One of the major trends that has emerged in the reverse mortgage industry for 2021 is a renewed emphasis on technology, and Longbridge has demonstrated that it wants to be a leader in taking that to heart. After creating a new platform for broker partners and launching then subsequently adding additional features to a website dedicated to its servicing platform, Longbridge also recently rolled out the availability of a mobile app designed to allow consumers to view valuable servicing information on the go.
This step into technology is also likely not to be the last for Longbridge, according to Richard Burke, head of servicing and vendor risk management at Longbridge.
“We are always looking to incorporate the latest technology to both improve our internal processes and provide a streamlined experience to all of our borrowers,” Burke told RMD in February. “Our goal is to leverage technology wherever possible in helping to educate more borrowers and prospective borrowers on the many benefits of a reverse mortgage when compared to other home equity products.”
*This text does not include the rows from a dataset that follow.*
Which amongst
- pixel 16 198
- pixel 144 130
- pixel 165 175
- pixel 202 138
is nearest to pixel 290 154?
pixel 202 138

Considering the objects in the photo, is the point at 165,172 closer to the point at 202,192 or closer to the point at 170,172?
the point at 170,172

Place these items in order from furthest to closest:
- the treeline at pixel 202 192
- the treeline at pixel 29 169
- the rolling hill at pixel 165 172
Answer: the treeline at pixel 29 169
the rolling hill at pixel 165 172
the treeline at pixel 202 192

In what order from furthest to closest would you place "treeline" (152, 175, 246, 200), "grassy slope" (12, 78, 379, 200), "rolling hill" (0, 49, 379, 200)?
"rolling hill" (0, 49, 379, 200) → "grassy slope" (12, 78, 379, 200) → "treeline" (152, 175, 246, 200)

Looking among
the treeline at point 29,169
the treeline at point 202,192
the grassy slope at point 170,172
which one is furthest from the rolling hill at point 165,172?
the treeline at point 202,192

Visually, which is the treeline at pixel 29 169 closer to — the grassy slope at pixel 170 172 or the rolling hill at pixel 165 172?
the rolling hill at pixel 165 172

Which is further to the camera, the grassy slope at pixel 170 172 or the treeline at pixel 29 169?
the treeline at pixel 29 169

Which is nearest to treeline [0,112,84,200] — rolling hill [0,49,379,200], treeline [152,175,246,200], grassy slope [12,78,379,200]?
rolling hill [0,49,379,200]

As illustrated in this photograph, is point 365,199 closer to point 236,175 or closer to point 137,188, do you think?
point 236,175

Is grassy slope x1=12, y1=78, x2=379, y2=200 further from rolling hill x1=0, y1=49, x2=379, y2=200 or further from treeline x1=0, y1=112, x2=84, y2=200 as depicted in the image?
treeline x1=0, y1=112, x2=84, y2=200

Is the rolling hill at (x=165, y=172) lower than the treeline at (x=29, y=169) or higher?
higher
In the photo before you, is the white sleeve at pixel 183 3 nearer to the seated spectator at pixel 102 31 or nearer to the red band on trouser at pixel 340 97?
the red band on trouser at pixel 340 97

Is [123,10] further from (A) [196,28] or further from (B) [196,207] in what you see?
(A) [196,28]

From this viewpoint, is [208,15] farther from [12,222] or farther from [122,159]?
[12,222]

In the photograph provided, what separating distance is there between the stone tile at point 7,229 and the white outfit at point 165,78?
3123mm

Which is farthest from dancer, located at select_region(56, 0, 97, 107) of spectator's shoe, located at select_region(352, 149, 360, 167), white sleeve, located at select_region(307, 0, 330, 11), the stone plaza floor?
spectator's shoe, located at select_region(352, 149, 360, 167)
Mutual of Omaha: Bringing tech to H4P, broadening financial planner base
The incorporation of technology is not exclusive to Longbridge, however, as Mutual of Omaha Mortgage’s reverse division has also recently rolled out a mobile application specifically designed to serve potential reverse mortgage borrowers seeking either a Home Equity Conversion Mortgage (HECM), or a HECM for Purchase (H4P) transaction.
Mutual of Omaha has also expressed that greater incorporation of technology into the reverse mortgage process is essential to creating an experience that borrowers will come to expect, especially as new generations of seniors become eligible for reverse mortgages in the future. Of course, though, COVID-19 has played a big role in determining the necessity for new technology.
“We have seen that seniors have been more able to adopt and use technology over the last few years,” said John Metcalf, vice president of sales technology and strategy for Mutual of Omaha Mortgage to RMD in January. “But I think what’s really come to light in terms of deployment of this app is that you have more people across the country — and across the world — leveraging technology to communicate with their families and friends due to the pandemic.”
Late last year, Mutual of Omaha also turned heads in the reverse mortgage industry when the so-named insurance company expanded the scope of its needs analysis software, Navigator, to encompass a client’s housing wealth situation into their individual profile. This is a move which will allow financial advisors to get a fuller understanding of a client’s situation by including housing wealth in their advisor/client conversations, something which has long been advocated for by the reverse mortgage industry.